How Australians have regarded Remembrance Day and its companion, Anzac Day, has varied over the decades in the last century. At times, these formalities have nearly died out, to be revived periodically by politicians for, frankly, electoral purposes. Some have seen the coupling of Anzac Day and Remembrance Day as a reductionist form of civic religion. Some have challenged the motives of Australians who have served overseas, pointing to the naïve notions of some WWI volunteers that they were going on a lark, a paid holiday to see the world.  Against that needs to be balanced the fledgling nation’s powerful loyalty to the British Empire, such that defending the Empire was a duty and a moral imperative. Indeed, even by the time of my primary school education in the 1950s in Australia, history lessons were essentially an expression of British nationalism, if not actually jingoism. It is no wonder that young men and women felt a powerful call to serve, even at the cost of their lives. By WWII, with Japanese advances through the Pacific, Australia was facing the real and very near prospect of invasion, particularly as the Japanese Army proceeded down the Kokoda Trail, and so defending Australia was a very real imperative. My own parents joined the Royal Australian Air Force (RAAF) after the rapid sequence of the fall of Singapore, the sinking of two British capital ships off Singapore and the Japanese bombing of Pearl Harbour.
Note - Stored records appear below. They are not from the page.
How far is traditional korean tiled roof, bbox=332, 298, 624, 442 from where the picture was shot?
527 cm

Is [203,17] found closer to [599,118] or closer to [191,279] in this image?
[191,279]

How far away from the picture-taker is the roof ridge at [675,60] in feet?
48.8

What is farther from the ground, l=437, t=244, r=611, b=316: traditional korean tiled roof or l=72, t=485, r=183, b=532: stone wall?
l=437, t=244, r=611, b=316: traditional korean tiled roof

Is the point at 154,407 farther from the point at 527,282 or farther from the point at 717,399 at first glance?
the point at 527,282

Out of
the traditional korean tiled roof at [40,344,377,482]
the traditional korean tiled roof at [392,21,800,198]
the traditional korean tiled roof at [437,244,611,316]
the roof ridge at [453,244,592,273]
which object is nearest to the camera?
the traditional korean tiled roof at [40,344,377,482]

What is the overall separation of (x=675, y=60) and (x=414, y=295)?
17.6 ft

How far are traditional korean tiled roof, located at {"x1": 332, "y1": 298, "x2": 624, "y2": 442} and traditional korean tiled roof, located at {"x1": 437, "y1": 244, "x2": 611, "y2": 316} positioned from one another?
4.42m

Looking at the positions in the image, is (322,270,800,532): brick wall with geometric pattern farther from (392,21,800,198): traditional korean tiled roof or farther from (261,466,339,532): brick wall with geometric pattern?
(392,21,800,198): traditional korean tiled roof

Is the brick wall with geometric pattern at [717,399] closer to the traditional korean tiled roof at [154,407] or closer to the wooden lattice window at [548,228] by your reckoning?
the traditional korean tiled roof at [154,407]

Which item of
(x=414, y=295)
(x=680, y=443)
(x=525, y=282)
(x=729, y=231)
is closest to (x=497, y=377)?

Controversies have raged over the relativities between appearing to celebrate war as against paying respect to those who have served so sacrificially. The former view, that remembrance was now passe, was perhaps nourished by the end of the Cold War in 1989-1991, with the collapse of the Berlin War and the break-up of the Soviet Union. At this historical moment, the United States was left alone as the world’s sole ‘superpower’ and historian Samuel Huntington famously proclaimed it was “the end of history”. By this he meant that democracy and liberalism had won and the ‘Pax Americana’ (American Peace) had settled permanently on the world. We now know that his confidence was premature! We now have a second superpower, China, flexing its muscles in a new Cold War, as well as rogue nuclear armed states, such as North Korea, providing a level of unpredictability. The conflict in Ukraine is very much a hot war, as a result of Russian imperial ambitions. The notion that wars would cease in this terrestrial existence is far too optimistic a view of human nature, which includes the posturing of dictators and the exigencies of realpolitik. Sadly, it seems, wars will only cease at the end of the age, when God puts all things right. “God shall judge between the nations, and shall decide for many peoples; and they shall beat their swords into ploughshares, and spears into pruning hooks; nation shall not lift up sword against nation; neither shall they learn war anymore.” (Isaiah 2:4). 

What does all this have to do with Shore? I hope our boys honour the memory of Australian men and women who have served nobly for our country, both those long gone and those who have been involved in recent military and police activity. We particularly should remember the mostly young Shore men who have given their lives in these conflicts.   

I would also hope that our boys will have a broad perspective, understanding that war is horrific, but an aspect of the human condition, and from which we cannot necessarily protect them in the future, as their lives unfold through adulthood. I want their realism about this to be tempered by their gratitude and respect. Australians in the past, including many Shore men, have made the ultimate sacrifice so we can live in the comfort we enjoy.  Lest We Forget.